Anne: "Kerem Seeennnnnnnnnn de miiiii!!!!!!!!!!!!!!!!!!!!!"



Şaka bir yana Aylinciğimi seneler pek etkilememiş aynı alım aynı neşeyle devam etmiş buna çok sevindim.

Kızılcahamam'da Kızılca Kıyamet







Kıızlcahamam'a meterolojinin önceden sağanak yağışlı diye bildirdiği bir gün gittik. 19 mayıs tatil nasıl olsa evde mi oturacağız, yağmur mağmur gitmemiz lazım dedik ve düştük yollara...
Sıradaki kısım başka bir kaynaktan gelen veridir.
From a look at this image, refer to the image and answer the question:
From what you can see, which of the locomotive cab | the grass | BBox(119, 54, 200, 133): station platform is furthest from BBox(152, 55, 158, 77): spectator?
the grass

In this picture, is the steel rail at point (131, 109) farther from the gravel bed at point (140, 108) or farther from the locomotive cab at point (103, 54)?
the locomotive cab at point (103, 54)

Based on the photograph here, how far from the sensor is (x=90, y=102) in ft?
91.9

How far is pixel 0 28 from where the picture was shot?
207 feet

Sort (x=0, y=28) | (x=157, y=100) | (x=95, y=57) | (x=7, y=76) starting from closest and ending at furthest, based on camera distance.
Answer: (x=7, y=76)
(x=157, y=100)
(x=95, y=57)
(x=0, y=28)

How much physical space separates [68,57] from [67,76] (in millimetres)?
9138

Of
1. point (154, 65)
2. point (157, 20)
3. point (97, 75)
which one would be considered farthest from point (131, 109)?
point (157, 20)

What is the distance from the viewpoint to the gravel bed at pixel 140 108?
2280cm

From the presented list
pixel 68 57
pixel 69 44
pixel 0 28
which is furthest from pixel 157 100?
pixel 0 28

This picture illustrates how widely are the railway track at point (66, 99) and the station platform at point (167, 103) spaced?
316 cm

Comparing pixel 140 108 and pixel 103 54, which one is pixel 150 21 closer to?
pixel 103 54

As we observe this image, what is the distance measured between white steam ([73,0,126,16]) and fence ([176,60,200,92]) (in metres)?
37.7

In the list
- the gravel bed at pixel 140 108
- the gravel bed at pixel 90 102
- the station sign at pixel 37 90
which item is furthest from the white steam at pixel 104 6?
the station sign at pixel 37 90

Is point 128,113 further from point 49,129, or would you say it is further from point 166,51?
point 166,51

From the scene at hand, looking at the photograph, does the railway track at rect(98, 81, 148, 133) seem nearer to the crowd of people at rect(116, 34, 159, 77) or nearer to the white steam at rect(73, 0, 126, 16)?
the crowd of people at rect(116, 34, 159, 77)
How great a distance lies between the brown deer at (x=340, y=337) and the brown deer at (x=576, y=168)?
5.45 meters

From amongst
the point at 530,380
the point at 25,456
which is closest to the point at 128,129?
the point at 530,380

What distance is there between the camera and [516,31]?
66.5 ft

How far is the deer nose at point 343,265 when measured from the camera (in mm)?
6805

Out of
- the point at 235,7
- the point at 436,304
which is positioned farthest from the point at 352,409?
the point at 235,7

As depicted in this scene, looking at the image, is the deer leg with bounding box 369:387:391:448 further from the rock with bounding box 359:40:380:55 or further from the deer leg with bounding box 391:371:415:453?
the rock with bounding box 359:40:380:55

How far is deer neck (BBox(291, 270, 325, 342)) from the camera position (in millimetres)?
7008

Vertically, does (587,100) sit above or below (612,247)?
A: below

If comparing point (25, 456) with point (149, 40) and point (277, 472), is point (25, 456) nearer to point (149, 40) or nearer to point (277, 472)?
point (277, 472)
Kerem öğlen uykusunu piknik masasında havadar havadar uyuyarak geçirdi. Tabi bu kadar hava da fazla diyerek bir müddet sonra uyandı ve uykusuna strollerında devam etti. Kerem uyurken babası keremi sevimli tavşancık bile yaptı...


Hakikatan Allah bize ayrdım etti çünkü pikniğimizi yapma sürecinde hiç yağmur yağmadı tam toparlanmaya başlamıştık ki yağmur yağmaya başladı ve ondan sonra da hiç durmadı.






Biz mangalları götürürken oğluşununda uyuması isabet oldu :) Ama kalkınca ona da mangaldan yedirmek istedim yemedi. beni sinir etti. Kendine bir de kız arkadaş yaptı. Çapkın kerem arkadaşım diye elini kızın omzuna atıp objektiflere poz verdi.

16 Mayıs 2011 Pazartesi

A.O.Ç'de Bahar






Zürafayla atı birbirine kariştirmaya artık son dedik ve çocuğumuzu da alıp Atatürk Orman Çiftliğinin yolunu tuttuk. Gelmek bilmeyen bahar artık gelmişti sanki hava gayet güzeldi. dondurma yeyip çekirdek çitlemek bunun bir işareti olsa gerek. Cemre çekirdeğe düşmüşse yaz gelmiştir :) Neyse konumuzu fazla dağıtmayalım. zürafada kalmıştık değil mi? Atatürk orman çiftliğinde zürafaları çubuk kraker vermek suretiyle besledik. Besledik derken Ali babamız besledi demeliyim çünkü biz uzatmaya korktuk. Ali babamız içimizde en cesaretli olarak çıktı. Eline çubuk kraker aldı ve sevgili zürafaya yemesi için uzattı. Zürafa kardeş de kolum kadar uzun dilini tel örgünün arasından geçirip çubukları topladı Ali babamızın avucundan... Bunları gören Kerem oldukça heyecanlıydı, bebek Yusuf da olayları uyuyarak kutladı :)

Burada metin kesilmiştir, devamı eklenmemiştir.